Three years after initial treatment, a significant progression-free survival advantage was evident for women who received dual-agent chemoradiotherapy and adjuvant therapy compared with those who received standard care (Fig. 1). Similar improvements at 3 years were also evident for overall survival (78.2% vs. 69.1%; hazard ratio [HR]: 0.68; 95% CI: 0.49-0.95; p = 0.022) and time to progression (80.7% vs. 67.0%; HR: 0.53; 95% CI: 0.37-0.77; p = 0.001).

Although rates of local failure were similar between the experimental and control arms (11.2% vs. 16.4%; p = 0.097), a significant difference appeared for rates of distant disease failure (8.1% vs. 16.4%; p = 0.005), suggesting that combination chemotherapy and/or adjuvant chemotherapy enhances control of subclinical metastases.

Both Drs. Dueñas-González and Oza acknowledged that the study design makes it difficult to ascribe the survival improvements to combination chemotherapy, adjuvant therapy, or both. Further studies will be needed to delineate the relative contributions of these treatment components to clinical outcomes.

The improvements in survival outcomes for patients assigned to the experimental arm did come at the expense of increased toxicity. Significantly more patients assigned to combination chemotherapy — compared with the control arm — experienced at least one serious adverse event (33% vs. 12%; p = 0.005), at least one adverse event leading to treatment discontinuation (18% vs. 1%; p = 0.001), and at least one adverse event leading to hospitalization (30% vs. 11%; p = 0.003). In addition, two drug-toxicity–related deaths occurred in the experimental arm compared with none in the control arm.

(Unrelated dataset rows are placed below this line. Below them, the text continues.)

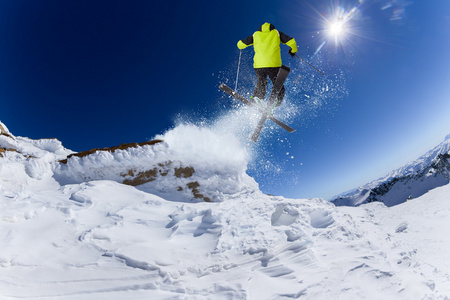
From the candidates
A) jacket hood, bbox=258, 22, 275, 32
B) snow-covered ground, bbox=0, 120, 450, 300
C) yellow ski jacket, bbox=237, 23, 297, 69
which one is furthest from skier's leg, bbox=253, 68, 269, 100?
snow-covered ground, bbox=0, 120, 450, 300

Dr. Dueñas-González said that the increase in toxicity observed with the gemcitabine and cisplatin combination was expected given the addition of a second chemotherapeutic agent, but he did note that the incidence of grade 3/4 events was low overall and deemed the toxicity to be clinically acceptable and manageable in the context of the survival benefits observed.

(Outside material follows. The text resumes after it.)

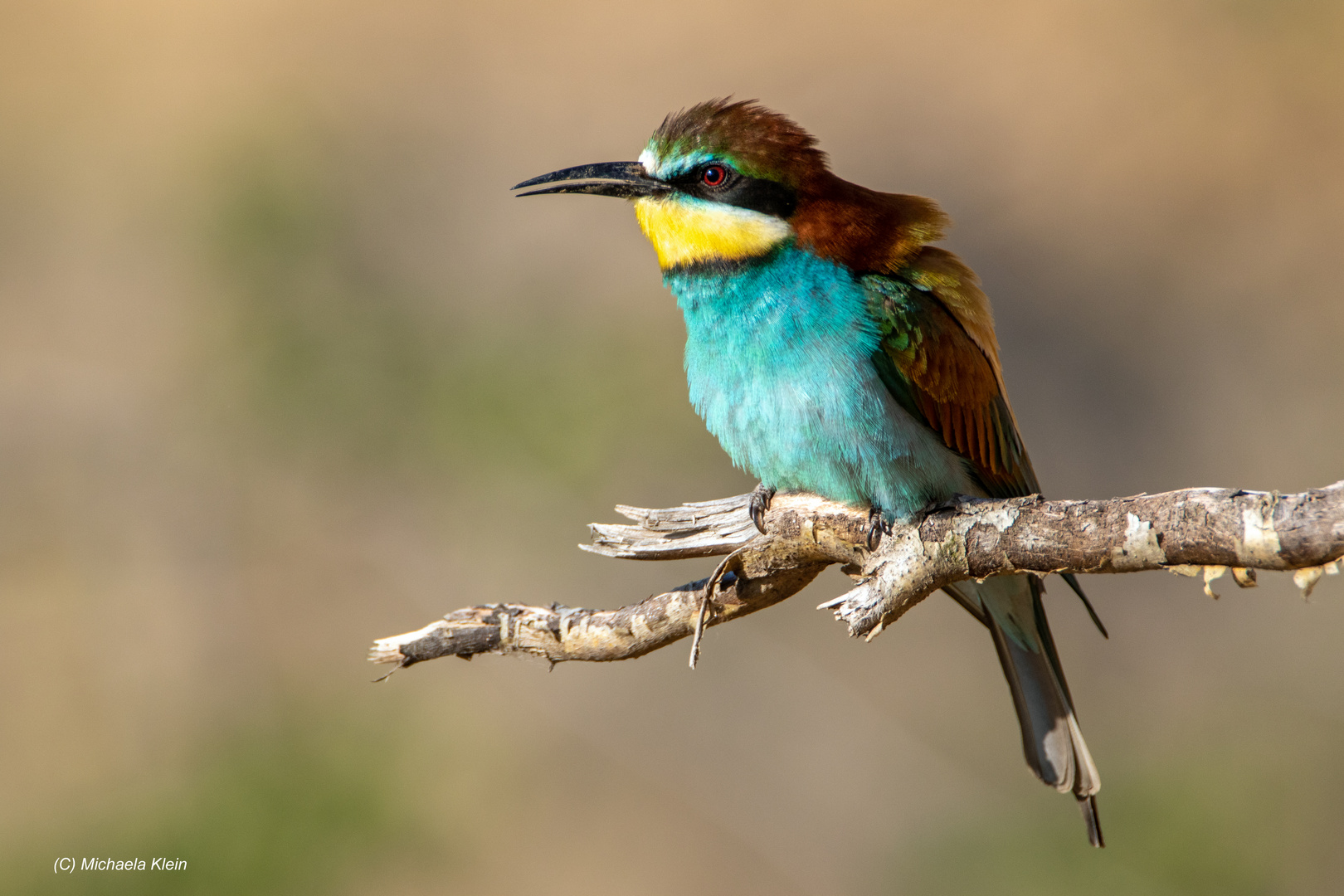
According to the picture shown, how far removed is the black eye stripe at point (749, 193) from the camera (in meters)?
1.94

During his discussion of this trial, Dr. Oza remarked, “I can accept that the evidence supports concurrent chemoradiation and adjuvant chemotherapy as being the new standard of care. However, I think confirmatory clinical trials are needed to determine whether gemcitabine is the optimal second agent.” He also recommended further investigating the optimal sequence and duration of therapy and the long-term efficacy and toxicity of the combination and adjuvant approaches.